• **Text passage**
'''

Communicating for a Change by Andy Stanley and Lane Jones is both a joy and disturbing to read. It’s a joy because it’s so engaging and well written. It’s disturbing because it asks serious questions about how well our sermons are communicating with people and what difference they’re making to people’s lives. The book is written in two parts with very distinct styles. It begins with the story of a truck driver training a preacher in how to communicate sermons that make a real impact! This section is both humorous and persuasive. The second half shows the imperatives for good preaching being worked out in practice. This is where the rubber hits the road, so to speak!
Stanley’s philosophy of preaching is this:
Every time I stand to communicate I want to take one simple truth and lodge it in the heart of the listener. I want them to know that one thing and to know what to do with it. (p12)
He’s critical of approaches to preaching that try to say too much and end up not saying anything clearly at all. Whereas a typical sermon might have three or four different points, an intro and a conclusion, his approach is to keep it to one point. Make your one point, make it clearly, apply it well! This may sound too simplistic. What if the passage of Scripture has three or four separate points? Then, he would say, we have sufficient material for a series rather than a sermon. I seem to remember a certain J. Chapman saying something like this! If the preacher can’t find the one major point of the text, then he has more work to do until the one big idea is clear.

'''

• **Written task A**
Answer these questions about the book review, one per line: (i) Who wrote Communicating for a Change? (ii) In the book's first part, who trains a preacher? (iii) What does Stanley say a passage with three or four separate points provides?
• **Written task B**
Print the part of the book review that begins at the words "Stanley’s philosophy of" and stops after the words "with it. (p12)".

• **Rows**
'''

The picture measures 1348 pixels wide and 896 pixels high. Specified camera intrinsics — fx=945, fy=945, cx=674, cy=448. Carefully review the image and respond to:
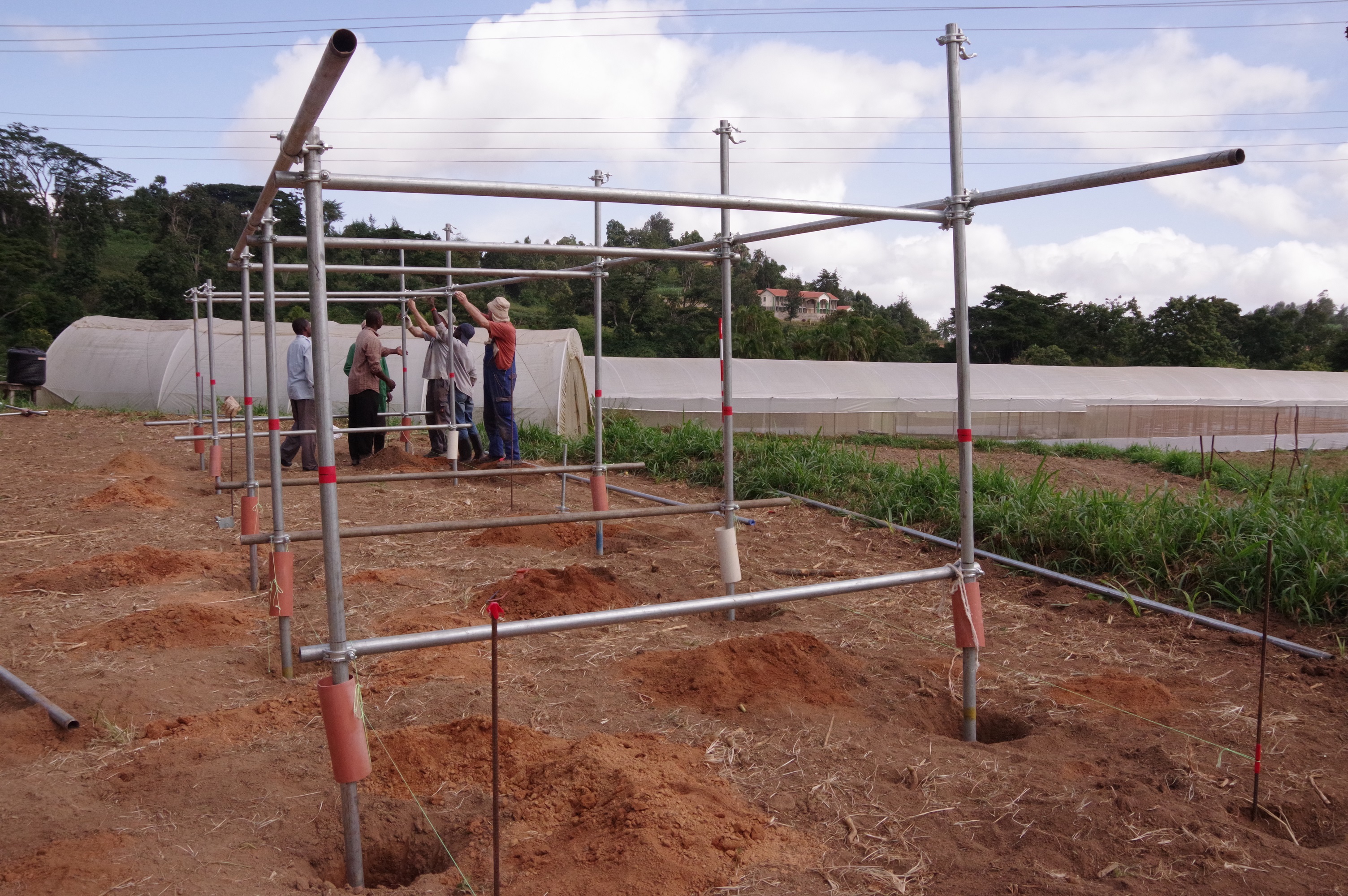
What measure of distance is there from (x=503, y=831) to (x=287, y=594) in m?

'''
'''

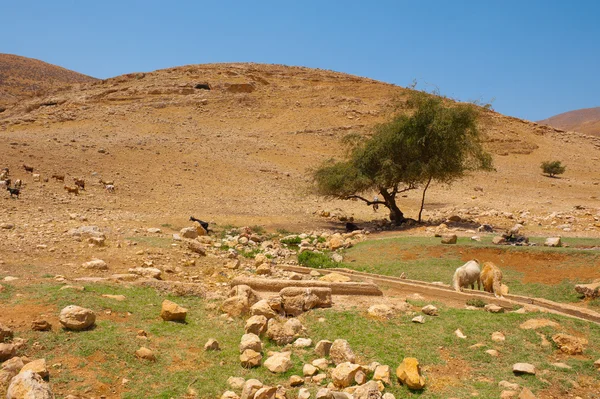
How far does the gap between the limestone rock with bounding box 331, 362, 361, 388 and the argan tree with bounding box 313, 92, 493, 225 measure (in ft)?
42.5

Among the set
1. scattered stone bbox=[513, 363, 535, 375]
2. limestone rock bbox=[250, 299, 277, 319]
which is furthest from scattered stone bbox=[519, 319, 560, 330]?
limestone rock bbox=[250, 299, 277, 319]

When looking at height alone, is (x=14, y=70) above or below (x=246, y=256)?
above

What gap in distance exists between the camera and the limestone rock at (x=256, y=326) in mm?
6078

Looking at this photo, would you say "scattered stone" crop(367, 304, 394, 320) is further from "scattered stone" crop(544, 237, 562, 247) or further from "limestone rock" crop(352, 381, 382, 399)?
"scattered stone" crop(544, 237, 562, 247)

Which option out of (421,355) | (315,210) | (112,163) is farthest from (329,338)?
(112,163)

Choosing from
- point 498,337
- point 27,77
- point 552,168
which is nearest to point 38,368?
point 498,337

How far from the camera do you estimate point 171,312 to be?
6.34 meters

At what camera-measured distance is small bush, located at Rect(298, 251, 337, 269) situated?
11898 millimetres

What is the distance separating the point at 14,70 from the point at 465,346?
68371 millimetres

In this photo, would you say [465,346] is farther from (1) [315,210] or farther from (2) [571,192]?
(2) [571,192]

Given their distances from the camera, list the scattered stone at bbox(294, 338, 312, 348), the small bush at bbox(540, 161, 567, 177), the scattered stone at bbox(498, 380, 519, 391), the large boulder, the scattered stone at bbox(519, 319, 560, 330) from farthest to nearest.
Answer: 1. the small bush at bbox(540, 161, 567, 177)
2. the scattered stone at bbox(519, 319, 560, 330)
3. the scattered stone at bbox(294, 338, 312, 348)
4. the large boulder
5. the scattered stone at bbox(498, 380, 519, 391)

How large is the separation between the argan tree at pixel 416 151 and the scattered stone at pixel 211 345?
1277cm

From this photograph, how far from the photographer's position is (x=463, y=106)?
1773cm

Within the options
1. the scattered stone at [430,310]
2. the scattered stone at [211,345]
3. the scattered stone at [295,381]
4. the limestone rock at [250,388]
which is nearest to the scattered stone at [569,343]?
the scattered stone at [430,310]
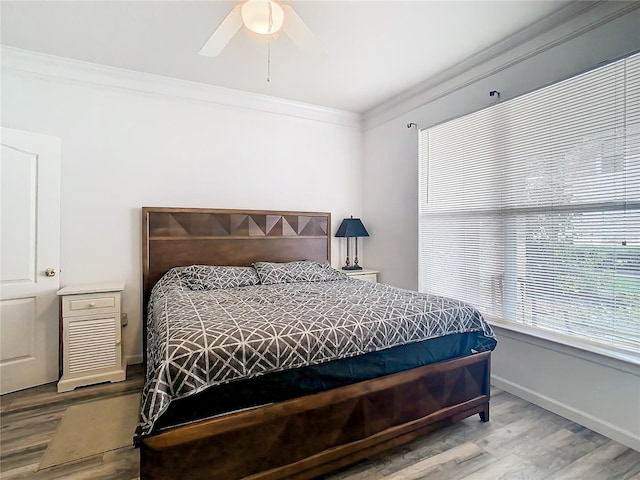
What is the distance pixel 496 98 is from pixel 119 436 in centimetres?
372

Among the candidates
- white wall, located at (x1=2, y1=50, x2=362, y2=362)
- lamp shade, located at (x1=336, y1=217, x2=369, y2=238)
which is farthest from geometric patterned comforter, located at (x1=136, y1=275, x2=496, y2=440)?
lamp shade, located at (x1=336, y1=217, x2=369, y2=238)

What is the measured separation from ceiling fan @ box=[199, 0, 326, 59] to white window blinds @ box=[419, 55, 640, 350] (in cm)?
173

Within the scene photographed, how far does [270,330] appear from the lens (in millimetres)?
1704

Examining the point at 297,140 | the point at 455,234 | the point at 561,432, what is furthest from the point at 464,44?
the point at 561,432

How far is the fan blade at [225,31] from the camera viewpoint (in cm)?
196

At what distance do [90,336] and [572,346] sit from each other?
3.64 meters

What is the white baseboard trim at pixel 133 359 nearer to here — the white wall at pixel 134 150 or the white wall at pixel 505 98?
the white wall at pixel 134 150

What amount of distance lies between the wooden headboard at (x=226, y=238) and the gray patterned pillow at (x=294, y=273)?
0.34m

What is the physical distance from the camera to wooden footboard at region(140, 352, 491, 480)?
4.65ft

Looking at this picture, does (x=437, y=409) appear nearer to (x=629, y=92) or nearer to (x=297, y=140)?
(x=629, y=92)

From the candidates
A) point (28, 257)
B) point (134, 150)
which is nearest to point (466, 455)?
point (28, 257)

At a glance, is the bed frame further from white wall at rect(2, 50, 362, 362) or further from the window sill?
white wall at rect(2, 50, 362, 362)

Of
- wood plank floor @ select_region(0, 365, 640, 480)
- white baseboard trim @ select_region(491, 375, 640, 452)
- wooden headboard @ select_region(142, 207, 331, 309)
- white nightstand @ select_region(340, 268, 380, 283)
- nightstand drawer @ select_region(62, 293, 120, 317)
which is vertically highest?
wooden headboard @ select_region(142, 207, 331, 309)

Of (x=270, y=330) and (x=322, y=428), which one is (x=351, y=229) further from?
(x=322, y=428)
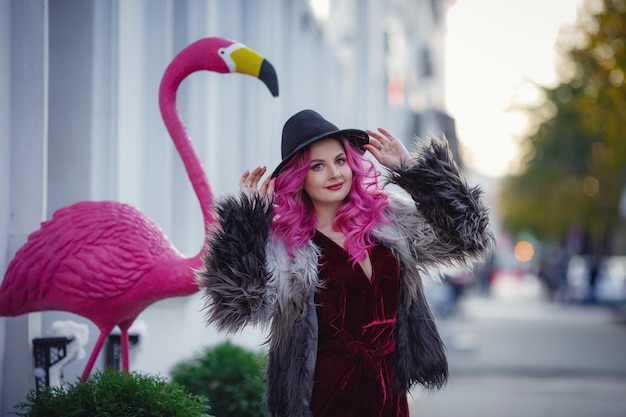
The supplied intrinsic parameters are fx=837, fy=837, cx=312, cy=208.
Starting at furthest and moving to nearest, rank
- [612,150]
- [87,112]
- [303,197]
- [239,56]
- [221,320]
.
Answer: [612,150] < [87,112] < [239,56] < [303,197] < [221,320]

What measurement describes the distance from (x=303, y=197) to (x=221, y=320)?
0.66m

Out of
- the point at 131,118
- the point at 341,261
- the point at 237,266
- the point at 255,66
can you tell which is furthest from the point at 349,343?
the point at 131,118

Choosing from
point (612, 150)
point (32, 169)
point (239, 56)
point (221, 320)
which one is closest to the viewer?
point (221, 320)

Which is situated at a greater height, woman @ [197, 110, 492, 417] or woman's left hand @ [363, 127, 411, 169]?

'''

• **Output A**
(i) Andy Stanley and Lane Jones
(ii) A truck driver
(iii) Enough material for a series rather than a sermon

• **Output B**
Stanley’s philosophy of preaching is this:
Every time I stand to communicate I want to take one simple truth and lodge it in the heart of the listener. I want them to know that one thing and to know what to do with it. (p12)